Oh yeah, and of course, now that Corel is funding WINE, we may even get
all the MS apps too.


:
:> 	5) Of course, a coherent consistent GUI to manage everything
:> 	   from HW devices to access to files etc.  Those who need
:> 	   the simplicity, will never be willing to do command line
:> 	   stuff.
:
:Have a look at linuxconf, it works, it does the job. The gui just needs a 
:major rethink
:
My thought exactly.   It is the GUI what makes the non technical
average user run away.  Hacker don't care enough about GUI's.


:> 	6) Development tools like VB/VC++ :-)
:
:Cygnus GNUPro ;)
:
Good point.  People who can afford paying a few hundred dollars
for Visual C++ can afford Cygnus GNUPro.   Not everything should
be free as long as there's someone that got it right and it is
available on Linux.   I'm glad this reality is not even on MS's
radar they just compare "bare" Linux to a fully loaded (with
many additional $$$ NT client).

▸ **Instructions to follow**
Answer these questions using the Linux discussion above.
1. Which company does the text say is funding WINE?
2. Which tool does the text recommend for managing the system through a GUI?
3. What product does the text offer as a counterpart to VB/VC++?
The data that follows is separate material unrelated to the Linux discussion.

▸ **Data provided**
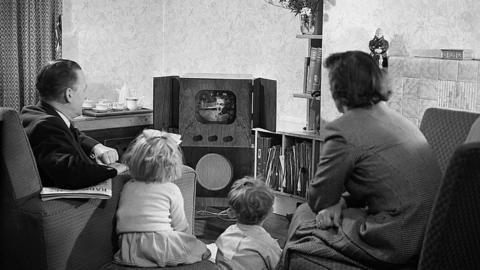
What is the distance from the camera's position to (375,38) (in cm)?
404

▸ **Response for this exercise**
1. Corel
2. linuxconf
3. Cygnus GNUPro